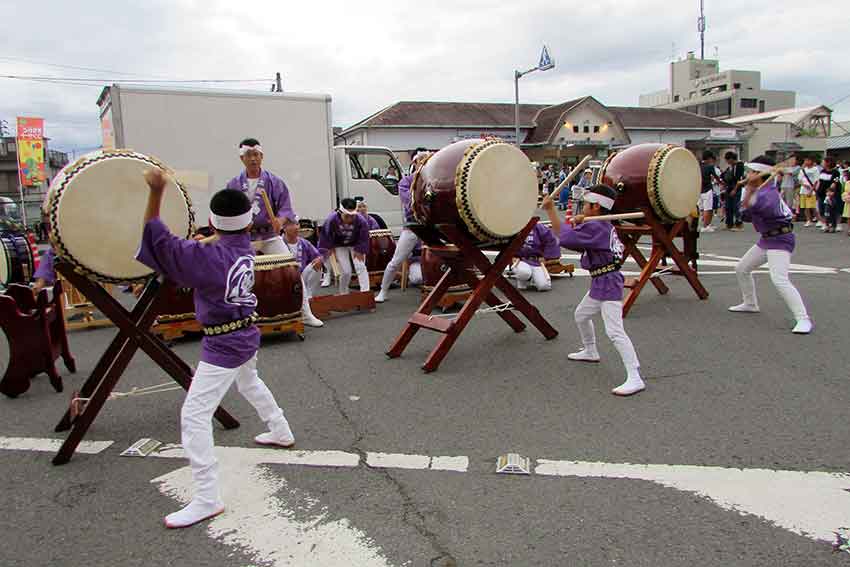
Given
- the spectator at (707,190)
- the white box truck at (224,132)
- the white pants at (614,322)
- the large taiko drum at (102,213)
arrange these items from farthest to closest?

* * * * *

# Aim of the task
Please copy out the entries above word for word, leaving out the pictures.

# Task response
Given
- the spectator at (707,190)
- the white box truck at (224,132)
- the white pants at (614,322)
- the large taiko drum at (102,213)
arrange these items from farthest to closest?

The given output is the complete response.